= Ghisberto =

Italian political cartoonist

Ghisberto is an Italian political cartoonist. He has been described as a right-wing populist for his cartoons, which attack left-wing politicians and immigrants.

==Biography==
Ghisberto worked briefly as a cartoonist in 1993. Having moved to Cuba, he began uploading political cartoons to his website and social media in 2016. Unlike Alfio Krancic of the right-wing newspaper Il Giornale and Mario Improta (nicknamed Marione) of the Five Star Movement party, Ghisberto's cartoons are produced independently and the only oversight is his frequent blocking and banning from social media.

==Analysis==

Post-partigiani del web ("Online Post-Partisans"), a Ghisberto cartoon mocking the left wing. From left to right: an obese, unhygienic man calls his opponents racists and sexists; a drug addict curses the names of God and Mary; a feminist with sagging breasts calls for gender-inclusive language. On the right, an infuriated Italian partisan from World War II says "there are people worth shooting here!" Also note a Zecca Rossa ("Red Tick"), a common slur for leftists, saying "Africans First!"

Ghisberto's cartoons often show sharp divides between a perceived left-wing elite and the common people: the former are portrayed as living in wealthy, gated communities and using migrants as servants, while the latter are deemed racists by the elite and portrayed as living in poverty with dangerous migrants. Migrant men are depicted in a sexualised manner, while left-wing women are shown to support migration in order to have sex with them; the migrants are also shown as wealthy, and Muslims as a fifth column. Left-wing women are drawn to be ugly with sagging breasts, while the men wear ragged clothes and stink. Pro-migrant NGOs, such as Sea-Watch, and the European Union are caricaturised as military enemies that Italy must defend itself from. While right-wing leaders, such as Giorgia Meloni and Matteo Salvini, occasionally feature in a positive light, Ghisberto's cartoons vary from many of his fellow right-wing artists in that they do not endorse a leader to fight against the perceived elite. He has also made Vignette Buoniste ("Do-Gooder Cartoons") that are sympathetic to migrants and people from third-world countries.

In July 2017, Ghisberto made a cartoon showing a wall between a "Communist beach" and a "Fascist beach". The former is full of litter, drugs, miscegenation, migrant boats, and public urination and defecation.

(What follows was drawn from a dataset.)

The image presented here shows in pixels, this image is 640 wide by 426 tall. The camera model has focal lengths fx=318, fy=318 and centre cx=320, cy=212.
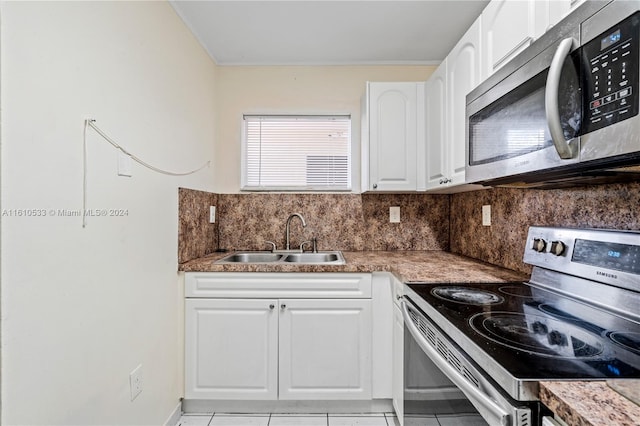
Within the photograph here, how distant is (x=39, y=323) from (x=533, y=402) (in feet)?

The latter – guarded by Benito Mussolini – has traditional families and gas chambers for opponents. Mattia Salvia of Vice News considered that it showed a false dichotomy between fascism and communism. According to Corrado Mordasini of the Swiss-Italian website GAS, the works of Ghisberto and Marione seek to anger more than to entertain.

==Notable cartoons==
In January 2017, Ghisberto received wider attention for his response to a Charlie Hebdo cartoon mocking earthquakes and avalanches in central Italy. While the French publication showed Death skiing downhill, Ghisberto showed rescue workers skiing faster and giving Death the middle finger. The image was shared by Sergio Pirozzi, mayor of the affected town of Amatrice.

In August 2020, Ghisberto made a cartoon comparing perceived scaremongering over four COVID-19 deaths in one day to 1,121 deaths from heart disease and cancer. The image was shared by Alberto Zangrillo, head of anaesthesia and resucitation at San Raffaele Hospital in Milan, to some controversy.